A 49 year old female with a history of Depression and Multiple sclerosis (MS) presented with acute psychosis in the setting of recent polysubstance abuse. The patient endorsed both visual and auditory hallucinations; stating she saw bugs and could hear her dead father calling her. In addition, the patient was convinced that her ex-husband was attempting to steal her adult daughter. The patient’s only other known psychotic episode occurred 10 years prior and was attributed to steroids administered for an MS flare.
On initial evaluation in the ED the patient was found to have a toxicology screen positive for Cocaine, Cannabinoids, Benzodiazepines. A head CT scan revealed a new hypodense lesion in the left frontal lobe. The psychosis was originally attributed to recent cocaine use, however the patient’s delusions persisted. An MRI revealed 5 ring lesions in the left cerebral hemisphere that were consistent with acute plaques of demyelination (figure 1). The patient was started on IVIG for 5 days. Her hallucinations and delusions dissipated shortly after IVIG therapy, however the patient did not return to her cognitive baseline during hospitalization. The patient was discharged to a cognitive rehabilitation program with plans for outpatient neurology follow-up.
Discussion:
Multiple sclerosis is a chronic inflammatory disease of the central nervous system, causing both motor and sensory impairment by progressive demyelinization. The neurological manifestations of MS are well known, but involvement of psychiatric presentations are relatively limited.

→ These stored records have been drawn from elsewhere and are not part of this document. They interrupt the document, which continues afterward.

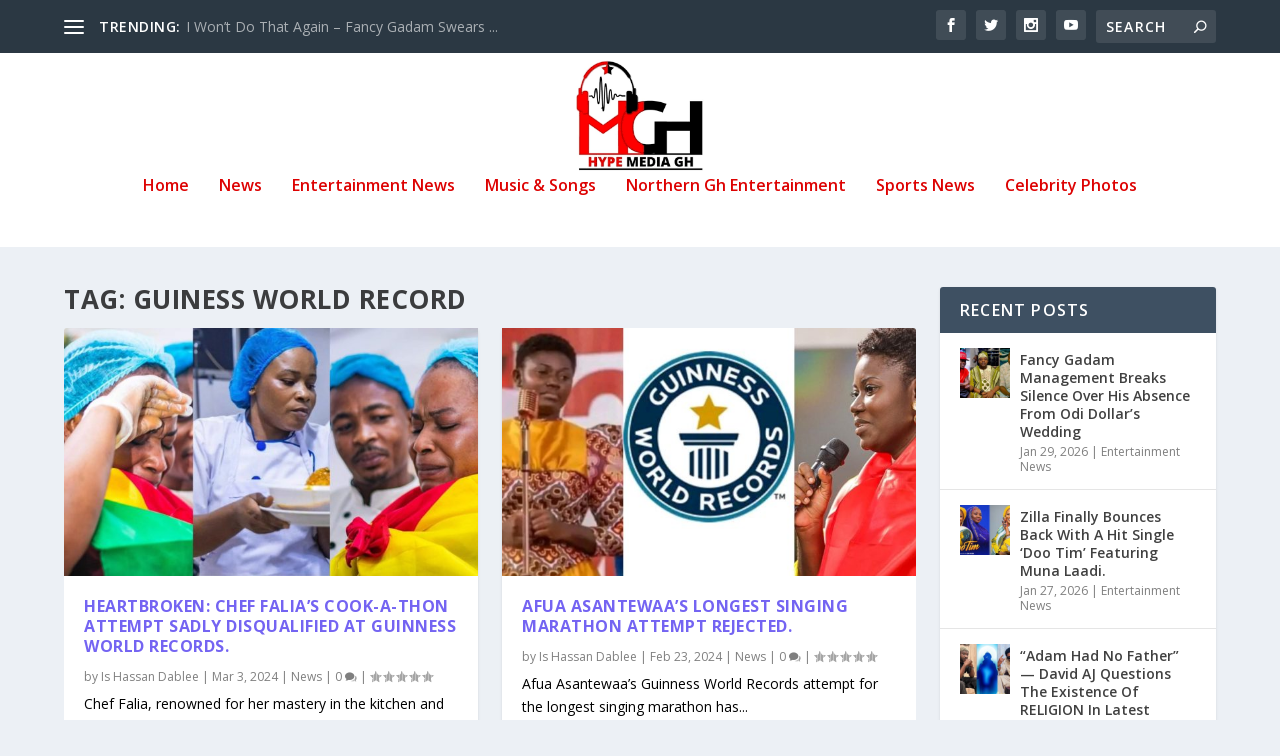

--- FILE ---
content_type: text/html; charset=utf-8
request_url: https://www.google.com/recaptcha/api2/aframe
body_size: 265
content:
<!DOCTYPE HTML><html><head><meta http-equiv="content-type" content="text/html; charset=UTF-8"></head><body><script nonce="8z5eugL8LY7uW2enkFapQg">/** Anti-fraud and anti-abuse applications only. See google.com/recaptcha */ try{var clients={'sodar':'https://pagead2.googlesyndication.com/pagead/sodar?'};window.addEventListener("message",function(a){try{if(a.source===window.parent){var b=JSON.parse(a.data);var c=clients[b['id']];if(c){var d=document.createElement('img');d.src=c+b['params']+'&rc='+(localStorage.getItem("rc::a")?sessionStorage.getItem("rc::b"):"");window.document.body.appendChild(d);sessionStorage.setItem("rc::e",parseInt(sessionStorage.getItem("rc::e")||0)+1);localStorage.setItem("rc::h",'1769862588527');}}}catch(b){}});window.parent.postMessage("_grecaptcha_ready", "*");}catch(b){}</script></body></html>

Our patient had one episode of steroid induced psychosis upon initial diagnosis 10 years prior to admission, however, her presentation could be confounded by her co-ingestants including cocaine, alcohol and benzodiazepines. Brief psychotic episodes – mainly comprising religious or persecutory delusions and hallucinations – have been associated with MS. Psychosis in MS distinctly differs from schizophrenia as it has a later age at onset, quicker resolution, fewer relapses, better response to treatment and a better prognosis. Our patient’s frontotemporal involvement as revealed on MRI could explain her cognitive dysfunction.
Our patient had gone over 10 years without an MS flare. One month prior to admission, she was evaluated by her neurologist who performed an MRI which revealed no active plaques. We suspected that the patient was non-compliant with her Fingolimid, which led to a severe MS exacerbation with cognitive and psychotic features.
Conclusions: As in this case, psychosis caused by active MS exacerbation should be considered when certain territories are involved and after alternate etiologies have been entertained.